The-OpenROAD-Project / OpenROAD

OpenROAD's unified application implementing an RTL-to-GDS Flow. Documentation at https://openroad.readthedocs.io/en/latest/
https://theopenroadproject.org/
BSD 3-Clause "New" or "Revised" License
1.38k stars 485 forks source link

global route fails #5085

Closed oharboe closed 3 weeks ago

oharboe commented 3 weeks ago

Describe the bug

Unclear why this global route fails.

untar https://drive.google.com/file/d/1ISEUv6mBhmc2FQAYpRdz4Hj35kae0odG/view?usp=sharing

Run:

$ ./run-me-L1MetadataArray-asap7-test.sh 
OpenROAD v2.0-13652-g6fc686431 
[deleted]
Repair setup and hold violations...
[INFO RSZ-0094] Found 2 endpoints with setup violations.
Iteration | Resized | Buffers | Cloned Gates | Pin Swaps |   WNS   |   TNS   | Endpoint
---------------------------------------------------------------------------------------
        0 |       0 |       0 |            0 |         0 | -30.120 | -56.365 | io_read_ready
        4 |       0 |       3 |            0 |         2 |   2.896 |   0.000 | tag_array_ext/R0_en
    final |       0 |       3 |            0 |         2 |   2.896 |   0.000 | tag_array_ext/R0_en
---------------------------------------------------------------------------------------
[INFO RSZ-0040] Inserted 2 buffers.
[INFO RSZ-0043] Swapped pins on 2 instances.
[INFO RSZ-0046] Found 199 endpoints with hold violations.
Iteration | Resized | Buffers | Cloned Gates |   WNS   |   TNS   | Endpoint
---------------------------------------------------------------------------
        0 |       0 |       0 |            0 | -376.251 | -37698.145 | tag_array_ext/W0_addr[4]
[ERROR GRT-0232] Routing congestion too high. Check the congestion heatmap in the GUI.
Error: global_route.tcl, 85 GRT-0232
openroad> 

Not clear without a congestion.rpt where the problem is:

image

Expected Behavior

Global routing should work.

Environment

OpenROAD v2.0-13652-g6fc686431

To Reproduce

See above

Relevant log output

No response

Screenshots

No response

Additional Context

Increasing the MACRO_PLACE_HALO from 20 to 30 fixes the global route issue.

image

oharboe commented 3 weeks ago

@eder-matheus I saw your #5086 fix 👍

Other than that, is this an interesting global route test case?

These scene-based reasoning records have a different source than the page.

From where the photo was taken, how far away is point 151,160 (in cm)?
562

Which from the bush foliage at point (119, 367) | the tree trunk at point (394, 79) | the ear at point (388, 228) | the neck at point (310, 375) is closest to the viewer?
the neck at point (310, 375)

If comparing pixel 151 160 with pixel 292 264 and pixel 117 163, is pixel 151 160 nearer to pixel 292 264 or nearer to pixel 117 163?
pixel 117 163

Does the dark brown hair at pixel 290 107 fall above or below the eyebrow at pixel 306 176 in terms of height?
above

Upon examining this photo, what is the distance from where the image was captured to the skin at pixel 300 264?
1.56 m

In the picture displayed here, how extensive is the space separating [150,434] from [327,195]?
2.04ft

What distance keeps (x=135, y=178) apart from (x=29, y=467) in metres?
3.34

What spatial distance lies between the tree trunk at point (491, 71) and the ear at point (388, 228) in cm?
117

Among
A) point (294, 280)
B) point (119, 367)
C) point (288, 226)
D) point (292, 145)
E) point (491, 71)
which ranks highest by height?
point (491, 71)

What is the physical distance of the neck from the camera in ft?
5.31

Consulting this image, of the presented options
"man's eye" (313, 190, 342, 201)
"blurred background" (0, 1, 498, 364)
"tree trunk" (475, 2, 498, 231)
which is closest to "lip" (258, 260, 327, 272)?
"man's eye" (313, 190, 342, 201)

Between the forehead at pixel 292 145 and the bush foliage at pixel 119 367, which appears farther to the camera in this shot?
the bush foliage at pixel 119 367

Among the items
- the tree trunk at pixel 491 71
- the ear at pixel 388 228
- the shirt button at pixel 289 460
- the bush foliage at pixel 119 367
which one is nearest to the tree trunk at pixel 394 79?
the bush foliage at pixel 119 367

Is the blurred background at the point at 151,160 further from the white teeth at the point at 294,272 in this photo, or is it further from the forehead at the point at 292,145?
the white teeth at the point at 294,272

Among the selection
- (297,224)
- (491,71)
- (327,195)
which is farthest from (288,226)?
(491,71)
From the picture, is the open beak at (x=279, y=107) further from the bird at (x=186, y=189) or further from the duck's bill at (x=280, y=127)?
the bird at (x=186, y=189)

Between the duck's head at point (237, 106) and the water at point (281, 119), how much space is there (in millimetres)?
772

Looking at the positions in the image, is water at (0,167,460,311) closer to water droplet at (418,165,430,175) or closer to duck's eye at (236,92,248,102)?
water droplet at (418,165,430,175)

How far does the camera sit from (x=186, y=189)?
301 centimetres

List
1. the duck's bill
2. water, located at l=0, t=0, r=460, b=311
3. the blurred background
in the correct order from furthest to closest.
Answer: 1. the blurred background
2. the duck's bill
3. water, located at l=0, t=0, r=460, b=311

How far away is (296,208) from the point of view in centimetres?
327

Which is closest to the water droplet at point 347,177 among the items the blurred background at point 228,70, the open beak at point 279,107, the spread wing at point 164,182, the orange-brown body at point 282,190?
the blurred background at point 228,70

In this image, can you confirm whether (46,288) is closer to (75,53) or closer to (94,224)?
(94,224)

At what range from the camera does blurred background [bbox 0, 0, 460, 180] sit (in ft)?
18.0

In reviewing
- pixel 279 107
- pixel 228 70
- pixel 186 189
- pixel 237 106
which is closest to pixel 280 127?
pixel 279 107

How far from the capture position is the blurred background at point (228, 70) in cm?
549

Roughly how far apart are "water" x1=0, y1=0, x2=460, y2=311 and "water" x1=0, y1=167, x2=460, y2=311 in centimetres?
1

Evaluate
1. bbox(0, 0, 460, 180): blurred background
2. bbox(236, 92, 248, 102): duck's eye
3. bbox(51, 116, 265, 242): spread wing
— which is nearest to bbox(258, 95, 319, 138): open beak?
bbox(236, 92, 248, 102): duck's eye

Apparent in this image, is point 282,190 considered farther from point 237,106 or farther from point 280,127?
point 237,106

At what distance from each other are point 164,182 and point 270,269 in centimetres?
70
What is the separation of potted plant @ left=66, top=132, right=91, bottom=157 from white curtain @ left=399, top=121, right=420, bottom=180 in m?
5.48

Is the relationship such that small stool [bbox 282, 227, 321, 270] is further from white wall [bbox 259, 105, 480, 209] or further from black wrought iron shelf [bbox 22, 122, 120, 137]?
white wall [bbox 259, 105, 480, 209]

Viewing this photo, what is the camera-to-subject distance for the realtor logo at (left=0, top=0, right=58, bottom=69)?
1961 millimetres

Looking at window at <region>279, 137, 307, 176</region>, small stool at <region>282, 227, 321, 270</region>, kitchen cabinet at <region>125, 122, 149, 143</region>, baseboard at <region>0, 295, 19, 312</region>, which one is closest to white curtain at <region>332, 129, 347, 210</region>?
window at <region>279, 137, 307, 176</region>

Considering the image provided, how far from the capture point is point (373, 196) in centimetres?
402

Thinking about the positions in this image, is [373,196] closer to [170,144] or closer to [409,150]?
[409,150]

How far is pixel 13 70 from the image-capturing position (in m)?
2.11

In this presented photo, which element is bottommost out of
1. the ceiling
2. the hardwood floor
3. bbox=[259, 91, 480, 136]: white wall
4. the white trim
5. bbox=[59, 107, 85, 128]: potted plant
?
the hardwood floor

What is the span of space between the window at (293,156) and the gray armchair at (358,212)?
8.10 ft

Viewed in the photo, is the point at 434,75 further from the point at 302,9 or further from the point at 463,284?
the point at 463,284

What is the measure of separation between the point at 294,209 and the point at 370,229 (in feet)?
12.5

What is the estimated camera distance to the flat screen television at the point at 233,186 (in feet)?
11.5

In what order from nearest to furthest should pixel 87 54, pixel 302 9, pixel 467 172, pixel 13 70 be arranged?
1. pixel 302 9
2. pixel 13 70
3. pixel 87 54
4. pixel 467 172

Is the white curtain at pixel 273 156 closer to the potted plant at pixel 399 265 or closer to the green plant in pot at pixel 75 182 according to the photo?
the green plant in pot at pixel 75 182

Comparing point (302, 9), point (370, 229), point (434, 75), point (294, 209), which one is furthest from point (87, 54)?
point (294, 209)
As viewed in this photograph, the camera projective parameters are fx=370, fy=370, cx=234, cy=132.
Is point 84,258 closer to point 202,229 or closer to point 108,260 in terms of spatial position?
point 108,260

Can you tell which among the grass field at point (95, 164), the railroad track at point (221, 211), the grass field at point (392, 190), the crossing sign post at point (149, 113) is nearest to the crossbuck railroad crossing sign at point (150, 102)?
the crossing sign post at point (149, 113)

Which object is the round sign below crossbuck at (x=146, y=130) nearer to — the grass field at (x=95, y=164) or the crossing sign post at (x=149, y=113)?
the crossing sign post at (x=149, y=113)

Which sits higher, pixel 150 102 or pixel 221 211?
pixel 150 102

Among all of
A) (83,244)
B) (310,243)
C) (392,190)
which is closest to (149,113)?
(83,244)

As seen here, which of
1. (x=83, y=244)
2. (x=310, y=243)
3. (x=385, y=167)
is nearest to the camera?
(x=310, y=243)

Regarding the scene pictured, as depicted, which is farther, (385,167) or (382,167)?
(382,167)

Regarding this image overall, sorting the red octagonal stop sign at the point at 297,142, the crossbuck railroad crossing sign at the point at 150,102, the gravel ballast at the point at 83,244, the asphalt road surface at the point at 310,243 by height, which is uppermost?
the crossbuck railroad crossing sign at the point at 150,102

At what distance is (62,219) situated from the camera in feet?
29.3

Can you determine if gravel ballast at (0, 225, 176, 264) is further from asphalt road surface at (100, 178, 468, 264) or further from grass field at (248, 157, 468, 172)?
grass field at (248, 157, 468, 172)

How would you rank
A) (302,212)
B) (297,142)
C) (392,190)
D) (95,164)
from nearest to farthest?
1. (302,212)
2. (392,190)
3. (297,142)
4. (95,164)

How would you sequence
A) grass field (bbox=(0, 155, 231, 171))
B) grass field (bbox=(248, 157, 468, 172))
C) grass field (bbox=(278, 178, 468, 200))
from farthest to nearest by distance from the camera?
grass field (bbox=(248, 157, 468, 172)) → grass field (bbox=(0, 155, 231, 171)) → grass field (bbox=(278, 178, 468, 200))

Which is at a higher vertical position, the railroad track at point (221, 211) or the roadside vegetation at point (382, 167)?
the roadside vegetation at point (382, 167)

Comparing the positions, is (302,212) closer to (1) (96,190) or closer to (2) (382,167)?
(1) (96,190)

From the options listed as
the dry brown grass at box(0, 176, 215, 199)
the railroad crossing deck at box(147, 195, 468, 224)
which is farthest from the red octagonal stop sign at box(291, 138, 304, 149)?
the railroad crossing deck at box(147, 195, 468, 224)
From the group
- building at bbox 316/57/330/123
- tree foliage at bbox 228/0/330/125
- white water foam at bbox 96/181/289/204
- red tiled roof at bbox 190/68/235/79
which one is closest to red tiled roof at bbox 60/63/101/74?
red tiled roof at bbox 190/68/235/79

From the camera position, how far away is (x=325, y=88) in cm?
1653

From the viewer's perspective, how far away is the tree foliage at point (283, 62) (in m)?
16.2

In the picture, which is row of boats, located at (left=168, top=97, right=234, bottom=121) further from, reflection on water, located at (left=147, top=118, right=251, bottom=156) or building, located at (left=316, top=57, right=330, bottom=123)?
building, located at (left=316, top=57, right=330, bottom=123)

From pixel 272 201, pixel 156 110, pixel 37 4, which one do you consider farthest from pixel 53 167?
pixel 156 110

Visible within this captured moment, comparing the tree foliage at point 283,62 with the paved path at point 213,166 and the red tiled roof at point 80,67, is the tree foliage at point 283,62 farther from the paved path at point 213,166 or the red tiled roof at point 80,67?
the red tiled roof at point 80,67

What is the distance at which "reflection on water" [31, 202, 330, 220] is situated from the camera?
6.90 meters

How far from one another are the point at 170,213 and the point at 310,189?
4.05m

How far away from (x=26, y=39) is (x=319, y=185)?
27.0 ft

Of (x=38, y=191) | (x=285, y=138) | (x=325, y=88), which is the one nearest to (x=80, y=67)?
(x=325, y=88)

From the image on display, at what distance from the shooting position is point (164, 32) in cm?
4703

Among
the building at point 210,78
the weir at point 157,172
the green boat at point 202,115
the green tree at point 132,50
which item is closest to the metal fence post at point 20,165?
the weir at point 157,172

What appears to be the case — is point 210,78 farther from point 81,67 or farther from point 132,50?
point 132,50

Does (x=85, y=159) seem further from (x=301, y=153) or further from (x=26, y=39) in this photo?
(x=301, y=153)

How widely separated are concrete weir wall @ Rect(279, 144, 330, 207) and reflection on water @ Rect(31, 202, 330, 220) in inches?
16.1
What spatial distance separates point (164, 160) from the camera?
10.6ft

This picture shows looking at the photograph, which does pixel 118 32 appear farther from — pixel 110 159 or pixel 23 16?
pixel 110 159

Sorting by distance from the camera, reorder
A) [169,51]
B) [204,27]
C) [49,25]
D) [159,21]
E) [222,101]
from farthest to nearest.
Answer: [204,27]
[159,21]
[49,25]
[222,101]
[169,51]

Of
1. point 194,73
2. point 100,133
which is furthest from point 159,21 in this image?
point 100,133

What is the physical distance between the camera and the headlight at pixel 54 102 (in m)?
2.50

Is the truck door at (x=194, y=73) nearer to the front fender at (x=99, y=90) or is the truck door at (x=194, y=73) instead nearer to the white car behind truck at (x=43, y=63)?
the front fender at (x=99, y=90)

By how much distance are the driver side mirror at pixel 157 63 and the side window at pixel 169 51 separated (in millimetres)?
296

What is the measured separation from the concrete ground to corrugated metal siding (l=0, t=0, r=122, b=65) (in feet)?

eder-matheus commented 3 weeks ago

@eder-matheus I saw your #5086 fix 👍

Other than that, is this an interesting global route test case?

It actually is. The congestion happens during the incremental grt, so there is only a subset of nets being routed. The congested region is pretty small, with only two gcells near the macro: image

Also, there are a few cells illegally placed, so I wonder if there's something wrong with our grt script. I still looking at it.

oharboe commented 3 weeks ago

Ref. @eder-matheus, there are two issues here.

  1. missing congestion.rpt. fixed.
  2. global routing should have worked.

Reopening to make sure the second problem does not slip between the cracks.

oharboe commented 3 weeks ago

@eder-matheus Is this a global route or a placement problem?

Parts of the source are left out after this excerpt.